New York: British hate preacher Abu Hamza goes on trial in New York on Monday, facing the rest of his life behind bars if found guilty on kidnapping and terror charges that predate the 9/11 attacks.

It is the second high-profile terror trial to be heard by a Manhattan jury since Osama Bin Laden’s son-in-law and former Al Qaida spokesman Suleiman Abu Ghaith was convicted on March 26.

Mustafa Kamel Mustafa, better known in Britain as Abu Hamza Al Masri, is blind in one eye and lost both arms, blown off above the elbow, in an explosion in Afghanistan years ago.

His trial will begin with jury selection on Monday and is the culmination of a 10-year legal battle.

On its second day, Tuesday, he will celebrate his 56th birthday.

Abu Hamza was first indicted in the United States in 2004 and served eight years in prison in Britain before losing his last appeal in the European Court of Human Rights against extradition.

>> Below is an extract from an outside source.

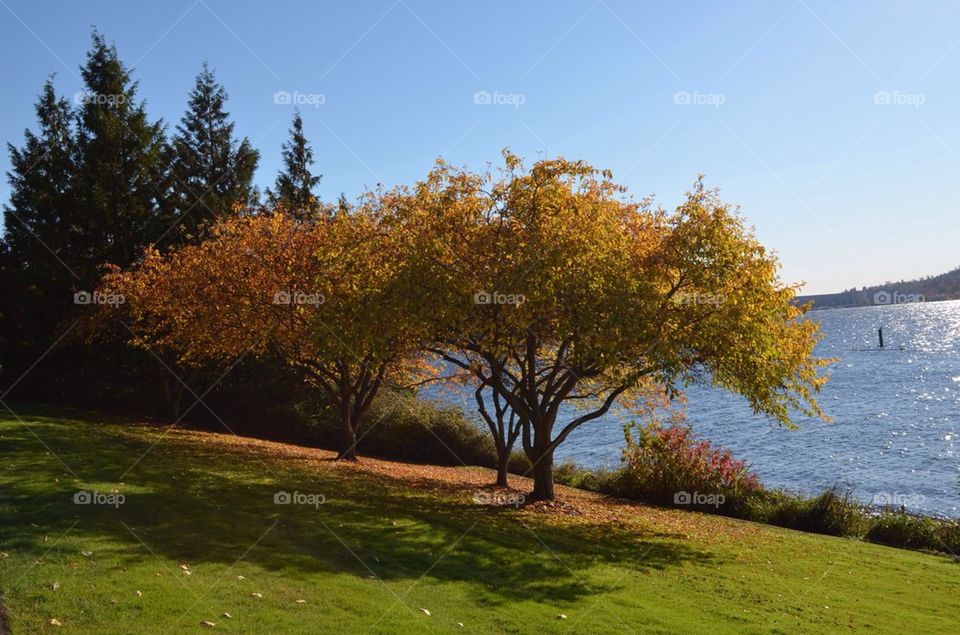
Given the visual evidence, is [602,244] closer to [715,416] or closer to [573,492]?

In the US, authorities lost no time removing his trademark prosthetic hook that he wore in the place of one hand.

He is charged on 11 counts, over the 1998 kidnapping in Yemen of 16 Western tourists, of whom four were killed, and of conspiring to set up an Al Qaida-style training camp in Oregon in late 1999.

He is accused of providing material support to Bin Laden’s terror network, of wanting to set up a computer lab for the Taliban and sending recruits for terror training in Afghanistan.

Born in Egypt, Abu Hamza moved to London aged 21 to study engineering before he morphed into an anti-American preacher at the Finsbury Park Mosque in north London.

The mosque has been dubbed a breeding ground for terrorism and was frequented by Richard Reid, serving a life sentence in the US for trying to blow up a transatlantic jetliner in 2001.

Abu Hamza, who has asked to be addressed during the trial by his real name Mustafa, has pleaded not guilty.

“I think I am innocent,” he told a pre-trial conference.